Last week's hot events in the Middle East directly affected the future nuclear deal with Iran - the Joint Comprehensive Action Plan (JCPO), signed by Tehran in the summer of 2015 with five permanent member countries of the UN Security Council and Germany that joined them.
Tehran responded to the killing of Suleimani
This plan halted Iran’s development of nuclear weapons. However, he allowed him to continue research in nuclear physics without preserving uranium enrichment capacities. To monitor the implementation of the provisions of the JCPOA, Tehran agreed to provide the International Atomic Energy Agency with access to all Iranian nuclear facilities for a period of 20 years.
Last week, this crucial international deal was in jeopardy. On Sunday, January 5, the Iranian authorities announced their intention to finally abandon the restrictions stipulated by the JCPOA plan regarding the number of centrifuges, the level of enrichment and storage of uranium. Tehran explained its decision in response to the assassination of Iranian General Kassem Suleimani by the United States in Baghdad.
This is not Iran’s first attempt to review the terms of the nuclear deal. Last May, he already announced the beginning of the first phase of the release of their JCPOA.
Then Tehran said that it had ceased to comply with the conditions regarding the reserves of enriched uranium and heavy water. And in July, he proceeded to the second stage of reducing his obligations under the JCPOA and announced the start of uranium enrichment at a level exceeding the terms of the nuclear deal.
How Trump Withdrew the US from the JCPOA
That was Tehran’s response to withdrawing from the United States nuclear deal. They did this in May 2018, and Iran, as prescribed in paragraph 26 of the JCPOA, began to withdraw from the agreement exactly one year after the United States. The motives of the Americans are famous. Israel actively opposed the deal. Israel did not believe that the Iranians would honestly abide by the agreement.
The Barack Obama administration dismissed these concerns. Another thing is Donald Trump. After coming to power, he took a number of significant steps in favor of Israel (he moved the American embassy from Tel Aviv to Jerusalem, recognized the Golan Heights as Israeli) and, finally, broke off the nuclear deal with Iran.

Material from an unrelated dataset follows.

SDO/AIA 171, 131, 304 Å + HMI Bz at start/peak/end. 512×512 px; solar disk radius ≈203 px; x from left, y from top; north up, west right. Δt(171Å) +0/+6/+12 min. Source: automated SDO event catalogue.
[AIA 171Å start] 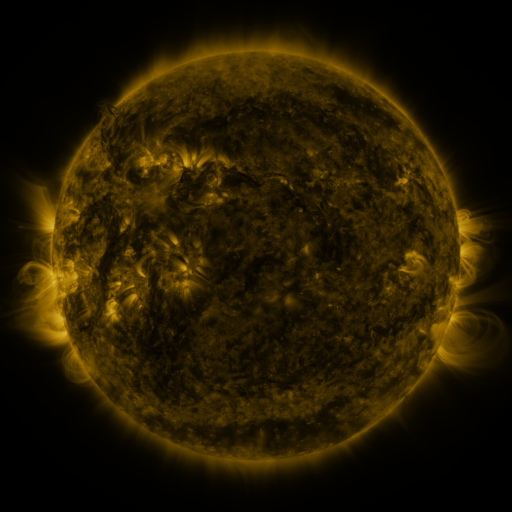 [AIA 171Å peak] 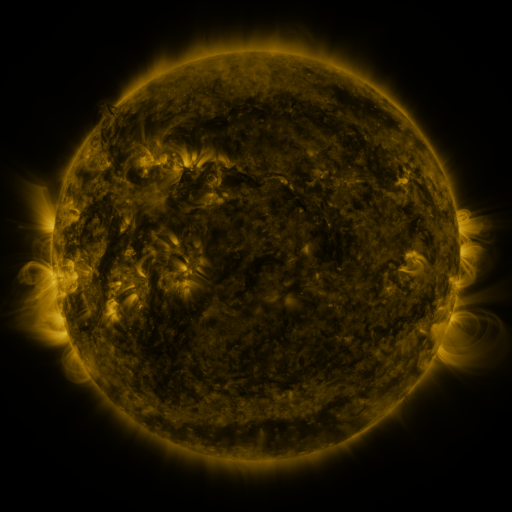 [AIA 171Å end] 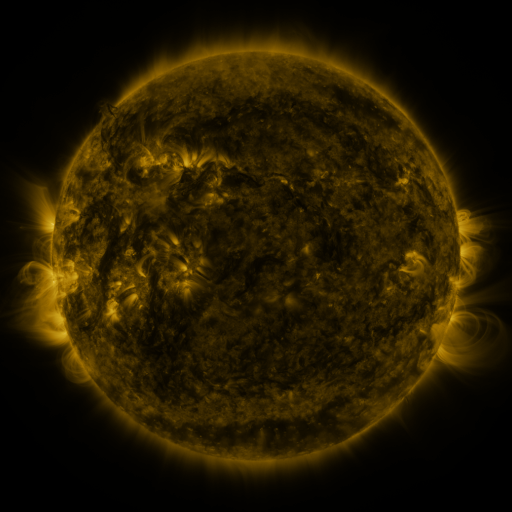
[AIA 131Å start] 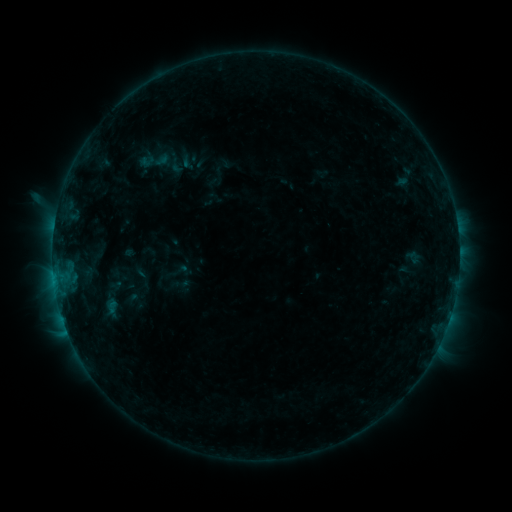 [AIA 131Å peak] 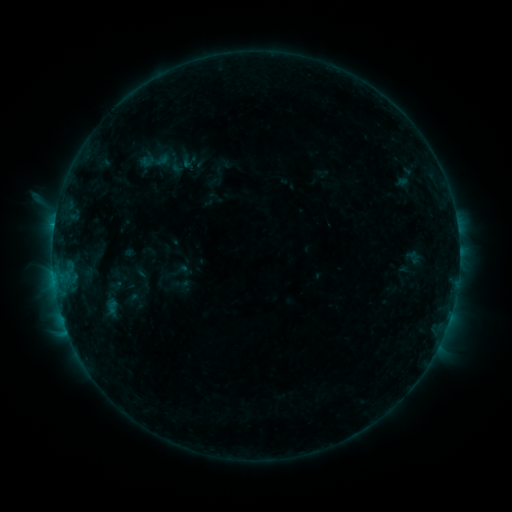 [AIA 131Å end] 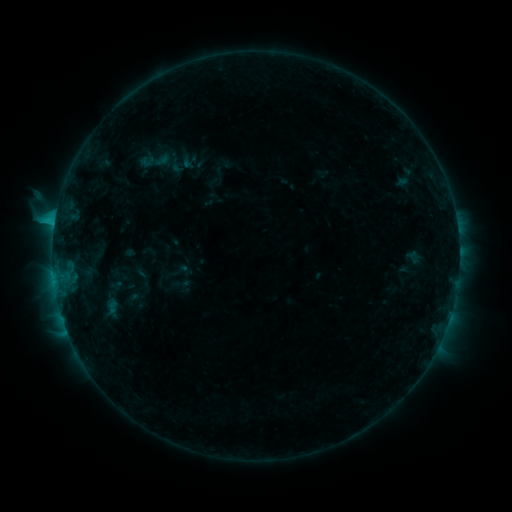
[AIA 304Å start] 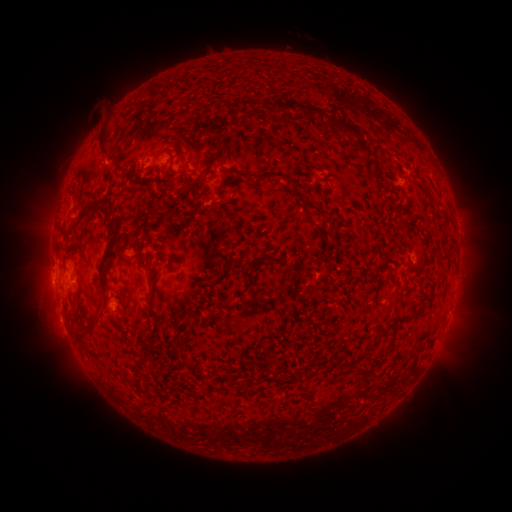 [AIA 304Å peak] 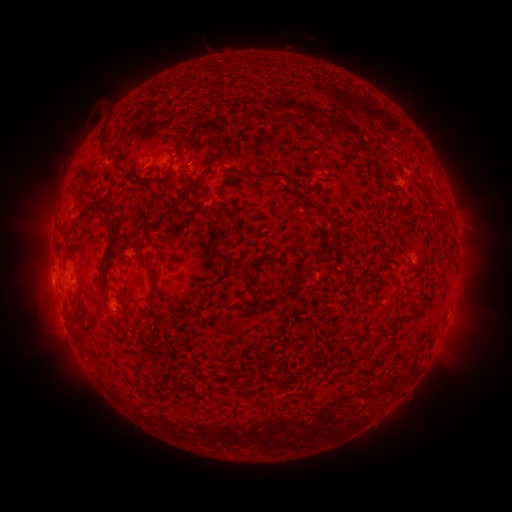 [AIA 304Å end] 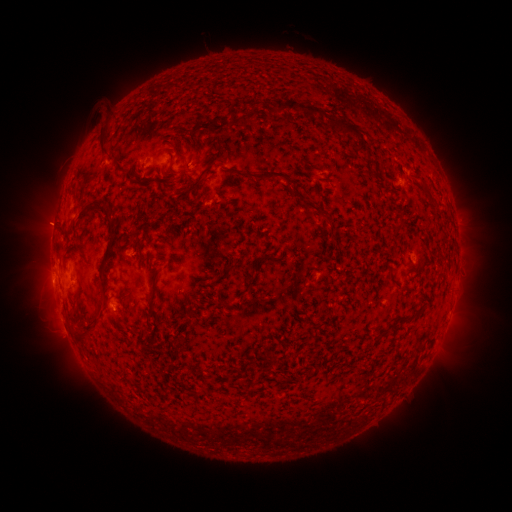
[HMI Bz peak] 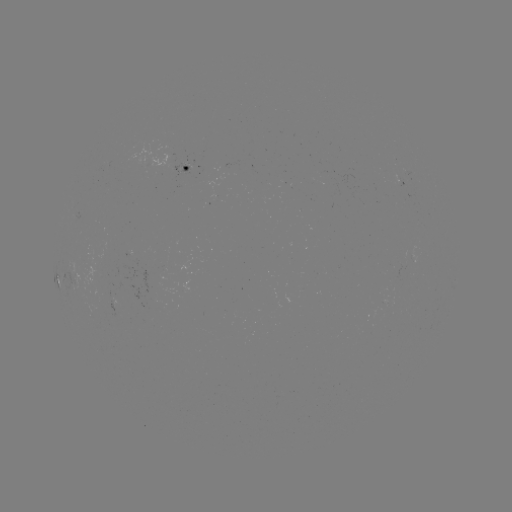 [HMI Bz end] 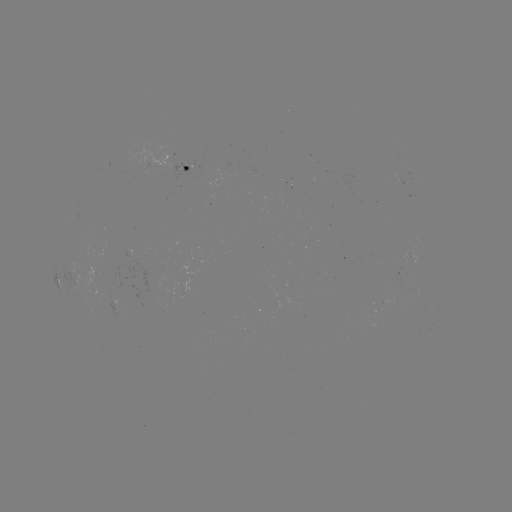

As usual in such cases, the American president said: "The United States has evidence that Iran continues to develop nuclear weapons, thereby violating the Joint Comprehensive Plan of Action."
The IAEA hastened to refute Trump's unsubstantiated charge. Europe has joined the topic. The European Union supported Iran and said that the deal could not be denounced by the decision of one country. But who would listen to him? Trump has already decided everything for himself, and the opinion of the rest of the world did not bother him at all.
So instead of a deal with Iran, economic sanctions appeared against it. Europe, as it could, resisted, tried to circumvent these sanctions and continue economic cooperation, but ultimately succumbed to US pressure.
Meanwhile, the deal for Europe, as well as for other signatories of the JCPOA, is extremely important. There are two important motivations. First, no one is happy with the prospect of a country with a nuclear weapon with a poorly predictable foreign policy in its neighbors. Secondly, the multibillion-dollar contracts of European companies were at stake, having managed to get accustomed to Iran after removing economic restrictions from it.
German Foreign Ministry signs powerlessness
In the summer, the Atomic Energy Agency did not confirm the translation of Iran’s threats into real practice, but recognized the risks to the agreement on the JCPOA. Now these risks have increased multiple. We understood this in Europe. European Union Foreign Ministers rallied in Brussels on Friday. After a long discussion, they called on Iran not to abandon the nuclear deal.
Assistance to Brussels was not promised to Tehran, but it was recalled that President Trump “reopened the door for diplomacy”. The quote in Europe was taken from the statement of Washington’s Iran’s special envoy for relations with Iran, Brian Hook. Hook also appealed to the Iranian authorities and invited them "not to respond to our diplomacy with military violence."
It’s clear that Tehran didn’t react at all to the hypocritical invitation of an American diplomat. Then German Foreign Minister Heiko Maas turned to Russia. “We want Moscow in the upcoming talks to help persuade Iran to comply with the rules of the game,” said Maas in an interview with Saarbrucker Zeitung on Monday. Again hope for Russia. And in this matter too.
“Russia,” the German minister signed in his own impotence, “being one of the signatories to the agreement, is responsible for ensuring that it (the agreement) as a factor of stability in the region is preserved.”
It is not known whether President Putin heard the helpless appeal of Maas, but on Monday the Russian leader had a telephone conversation with French President Emmanuel Macron. “In connection with the tense situation around Iran, the Presidents of Russia and France noted the need for restraint on all sides and spoke out in favor of continuing efforts to maintain a joint comprehensive plan of action,” the Kremlin press service said in a statement.
It seems that now, without Russia, it’s impossible to clear up what American “strategists” have done in the Middle East.